I remember getting Half Life 2 on PC and having to return it he very next day as it wouldn't run on my average laptop. I then got Half Life 2 on Xbox One..wait I mean the first Xbox, the original one, not one one but YOU KNOW!
See, this one!
Remember how great that game looked even on Xbox? Remember how great a game it was in terms of game play, stories and replay-ability?
After the release of Portal, Valve gave us a nice little bundle offering in the form of The Orange Box, which contained not only Half life 2 and Portal but Episode 1, Episode 2, plus Team fortress 2. Since then I haven't really seen a bundle come out of big name games on a console to match the Orange Box.
You can get Bioshock and Oblivion in one set now which is quite a nice deak, but that seems more like a method of retaining space and flushing out sales a bit more, plus a random pairing. Valve knew that the Orange Box would sell well because it was intended to be a collection for people who would be interested in playing all components and not just for them to get in on a quick buck money maker attached to their titles.
The packaging isn't that great either
These days we have Game of the Year Editions, which are excellent bundle bargains, but sadly to many games at the moment bring these GOTY packages out after many people have shelled far more money on getting the standard game, special edition and DLC earlier on.
Batman Arkham City had an outrageous variation in it's pre-order options and DLC bonuses. You could only get a certain skin with your purchase in a certain shop in a certain country in some cases.
Still don't know why Yellow Lantern was even an optionThen GOTY edition comes out, which includes all skins and DLC for a steal price. Similar happened with Fallout New Vegas, though it was a less messy affair. I personally paid £40 for a new retail copy of the game, which had no added extras. Fair enough, but then months later, the GOTY edition which contains all add-on DLC could be purchased brand new in stores or online for a mere £20.
What I liked about The Orange Box was it wasn't trying to make you feel like you wasted your money if you had bought the games separately. The Orange box was for those who maybe hadn't played any of the games previously, or just played one and got to have it all confined neatly in one easy to access package, plus it contained no extras or DLCs. Granted this was before the special edition market got out of hand (I'm look at you Mass Effect 3).

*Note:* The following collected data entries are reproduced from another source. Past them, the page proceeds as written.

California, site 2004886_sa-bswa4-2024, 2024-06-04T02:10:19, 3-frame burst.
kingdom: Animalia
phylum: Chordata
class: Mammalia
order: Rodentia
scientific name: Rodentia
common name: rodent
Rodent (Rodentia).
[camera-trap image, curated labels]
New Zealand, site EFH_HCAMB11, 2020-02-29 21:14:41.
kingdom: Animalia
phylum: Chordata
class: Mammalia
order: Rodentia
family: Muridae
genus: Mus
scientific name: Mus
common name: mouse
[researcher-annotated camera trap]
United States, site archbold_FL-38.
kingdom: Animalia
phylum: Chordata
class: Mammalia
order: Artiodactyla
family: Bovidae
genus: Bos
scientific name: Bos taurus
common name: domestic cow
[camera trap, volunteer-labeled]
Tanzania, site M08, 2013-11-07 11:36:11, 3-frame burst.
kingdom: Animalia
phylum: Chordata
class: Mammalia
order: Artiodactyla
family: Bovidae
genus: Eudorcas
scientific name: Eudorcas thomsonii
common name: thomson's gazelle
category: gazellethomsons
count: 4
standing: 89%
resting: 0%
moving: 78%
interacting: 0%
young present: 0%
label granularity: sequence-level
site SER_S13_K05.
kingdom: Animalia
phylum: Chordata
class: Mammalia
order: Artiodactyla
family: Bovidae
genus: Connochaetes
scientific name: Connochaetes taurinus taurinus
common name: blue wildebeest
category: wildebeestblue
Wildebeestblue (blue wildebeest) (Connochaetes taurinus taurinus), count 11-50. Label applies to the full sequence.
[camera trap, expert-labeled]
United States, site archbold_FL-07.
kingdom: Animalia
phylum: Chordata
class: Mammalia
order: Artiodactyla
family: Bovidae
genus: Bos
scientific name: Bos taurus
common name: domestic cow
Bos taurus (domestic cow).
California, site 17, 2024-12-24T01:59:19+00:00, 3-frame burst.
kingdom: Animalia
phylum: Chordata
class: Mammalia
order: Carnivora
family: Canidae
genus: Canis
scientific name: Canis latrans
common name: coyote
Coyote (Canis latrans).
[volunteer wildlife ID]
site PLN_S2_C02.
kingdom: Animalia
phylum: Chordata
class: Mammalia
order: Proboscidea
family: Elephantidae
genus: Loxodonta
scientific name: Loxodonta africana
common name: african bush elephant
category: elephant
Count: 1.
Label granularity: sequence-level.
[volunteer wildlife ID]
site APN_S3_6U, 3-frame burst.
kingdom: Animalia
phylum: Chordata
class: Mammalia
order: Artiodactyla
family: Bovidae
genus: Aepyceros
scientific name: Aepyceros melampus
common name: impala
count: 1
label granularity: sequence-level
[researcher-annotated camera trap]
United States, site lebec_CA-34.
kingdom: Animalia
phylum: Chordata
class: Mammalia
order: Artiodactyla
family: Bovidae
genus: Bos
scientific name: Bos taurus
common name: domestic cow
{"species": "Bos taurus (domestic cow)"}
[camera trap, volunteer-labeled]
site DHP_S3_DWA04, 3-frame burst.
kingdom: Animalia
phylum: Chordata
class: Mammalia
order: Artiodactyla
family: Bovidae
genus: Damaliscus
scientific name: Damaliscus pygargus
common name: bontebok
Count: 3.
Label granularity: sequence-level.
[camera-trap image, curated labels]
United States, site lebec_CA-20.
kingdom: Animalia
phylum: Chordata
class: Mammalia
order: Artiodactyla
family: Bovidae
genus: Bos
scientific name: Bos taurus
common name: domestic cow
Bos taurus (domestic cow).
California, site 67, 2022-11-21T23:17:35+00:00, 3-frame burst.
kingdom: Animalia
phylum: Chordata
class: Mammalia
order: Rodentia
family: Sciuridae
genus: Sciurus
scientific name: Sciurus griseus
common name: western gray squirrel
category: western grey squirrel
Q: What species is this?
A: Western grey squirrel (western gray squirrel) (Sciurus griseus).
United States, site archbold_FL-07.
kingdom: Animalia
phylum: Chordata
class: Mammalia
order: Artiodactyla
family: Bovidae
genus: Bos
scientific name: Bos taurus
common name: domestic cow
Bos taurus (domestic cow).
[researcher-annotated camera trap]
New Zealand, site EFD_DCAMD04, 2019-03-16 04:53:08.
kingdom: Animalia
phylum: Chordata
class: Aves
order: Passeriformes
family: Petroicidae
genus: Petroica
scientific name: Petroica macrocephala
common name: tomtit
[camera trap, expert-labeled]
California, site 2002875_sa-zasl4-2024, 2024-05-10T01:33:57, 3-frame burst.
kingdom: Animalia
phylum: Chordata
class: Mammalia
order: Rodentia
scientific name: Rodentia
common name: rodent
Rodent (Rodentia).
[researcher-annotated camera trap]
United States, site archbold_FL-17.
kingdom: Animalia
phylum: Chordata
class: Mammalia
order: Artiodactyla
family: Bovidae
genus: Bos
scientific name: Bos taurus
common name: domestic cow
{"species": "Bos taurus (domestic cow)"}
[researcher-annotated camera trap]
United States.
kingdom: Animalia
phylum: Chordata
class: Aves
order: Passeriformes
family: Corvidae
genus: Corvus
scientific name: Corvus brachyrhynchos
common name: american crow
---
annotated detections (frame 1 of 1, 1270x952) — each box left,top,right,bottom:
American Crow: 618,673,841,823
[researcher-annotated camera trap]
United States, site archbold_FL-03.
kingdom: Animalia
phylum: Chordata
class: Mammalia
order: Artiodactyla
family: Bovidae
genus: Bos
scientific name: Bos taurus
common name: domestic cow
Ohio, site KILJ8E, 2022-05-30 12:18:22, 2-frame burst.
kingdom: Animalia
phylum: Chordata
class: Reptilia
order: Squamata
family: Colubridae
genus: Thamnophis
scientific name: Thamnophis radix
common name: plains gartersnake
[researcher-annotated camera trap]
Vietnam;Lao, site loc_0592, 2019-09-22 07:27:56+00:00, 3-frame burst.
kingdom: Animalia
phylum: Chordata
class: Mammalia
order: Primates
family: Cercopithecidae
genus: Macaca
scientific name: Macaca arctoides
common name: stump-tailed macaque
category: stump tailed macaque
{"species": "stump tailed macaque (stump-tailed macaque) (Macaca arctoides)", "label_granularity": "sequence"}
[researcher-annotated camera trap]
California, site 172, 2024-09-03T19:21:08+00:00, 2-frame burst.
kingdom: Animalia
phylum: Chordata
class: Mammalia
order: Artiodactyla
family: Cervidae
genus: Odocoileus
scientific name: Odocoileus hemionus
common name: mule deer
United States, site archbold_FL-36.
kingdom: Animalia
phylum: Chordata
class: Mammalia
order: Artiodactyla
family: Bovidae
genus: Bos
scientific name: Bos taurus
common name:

Except you Mordin, can't be mad at you!
Valve seem to actually treat their customers and fans as if we're not morons and value not only our cash but the level of entertainment we get from the games they produce. They don't need to throw stuff at us, they know we'll be loyal if they continue producing quality games for gamers, first and foremost. This age of gaming and before has also been a great avenue for new gamers or lapsed ones to hop back in.
Xbox One's reveal wasn't about gamers, at all, despite the fact that is should be primarily a gaming console. It's not a crime to want to water for a wider audience, but it is a crime to cast aside the prime audience who has stuck with you from the beginning and who were your primary live-stream audience, because they wanted to see a reason to yet again, give you their money and hopefully see an expansion on the ride that is being an Xbox gamer.
Xbox had great exclusives, but now all they have is a big box acting like a Minority Report driven android phone. My worry is that the time of games being something to research, get excited about, purchase and indulge in, is becoming diluted and that bundle packs and respect between creator and consumer is dwindling. The time of games mattering and being used in fun ways via marketing seems to be dwindling too. I can only hope that Valve stay firm and consistent and we still have some remnants of Orange Box days ahead.